Ron de Varona
Staff Writer

PC: Mike Mozart
A quick little Google search can offer some great insight as to what people think Millennials are “single-handedly” killing. Google suggested that we are killing mayonnaise, Reddit, Hooters, Capitalism, golf, divorce, cable, lunch and beer. Even though I agree some of those things can go and no one would cry, I highly doubt that beer and lunch are going to disappear anytime soon, if even at all. To assume so would mean one of two things: you are delusional or you simply need a news headline that tries to scare anyone above the age of 50.
I say that articles like this are trying to scare people by using fear-mongering. The wealthy are trying to make you defend their precious industries by saying, “insert group here killed the insert industry here.” Yet, aren’t we supposed to not group people together in blanket statements? Could you imagine the flak they would get if they said that the elderly are killing the sporting goods industry?
Once you put aside the blatant attempt to spook people with headlines, I guess you could say that the youths are killing some of these industries in a way. However, it is not a new phenomenon for businesses to eventually die once they lose their popularity. Let me give you an example. Mayonnaise is a condiment which you either like or don’t. It will be on counters until people stop spending money on it, and no one single group of people will get rid of it. The three different articles saying that Millenials killed mayo are blaming an entire generation for a change in taste. People love pointing the finger at someone else.
But now let’s look at Hooters. Most people that go there don’t only want chicken wings. You can get chicken wings almost anywhere. The real draw is the beautiful waitresses which the customers ogle. I remember being brought to Hooters when I was young by my father. He was not admiring the decor. Those with similar experience to mine, raised in a new time of tolerance and understanding, maybe don’t want to support a pervy restaurant that only hires female waitstaff based off their appearances.

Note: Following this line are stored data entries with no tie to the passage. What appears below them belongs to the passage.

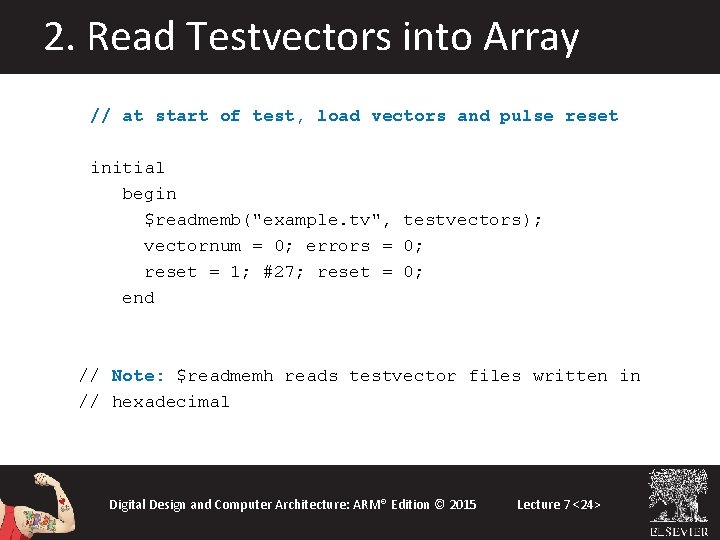 2. Read Testvectors into Array

// at start of test, load vectors and pulse reset

initial
begin
$readmemb("example.tv", testvectors);
vectornum = 0; errors = 0;
reset = 1; #27; reset = 0;
end

// Note: $readmemh reads testvector files written in
// hexadecimal

Digital Design and Computer Architecture: ARM® Edition © 2015

Lecture 7 <24>

ELSEVIER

Bottom line is, if your business dies as time goes on, it’s not the new generation’s fault. Sears is no longer in their prime, and that isn’t the newest generation of consumers’ fault. New and better things arise constantly, and people are allowed to decide where they their money goes. This is regardless of age. I’m going to be 80 years old, and if something better than H&M comes out, I am going to shop there. The next time someone tells you that the new generation killed, oh, I don’t know, eating? Slap them, then tell them it was not the youth, it was time. Just like everything that has ever existed, all things will eventually lose their battle with time.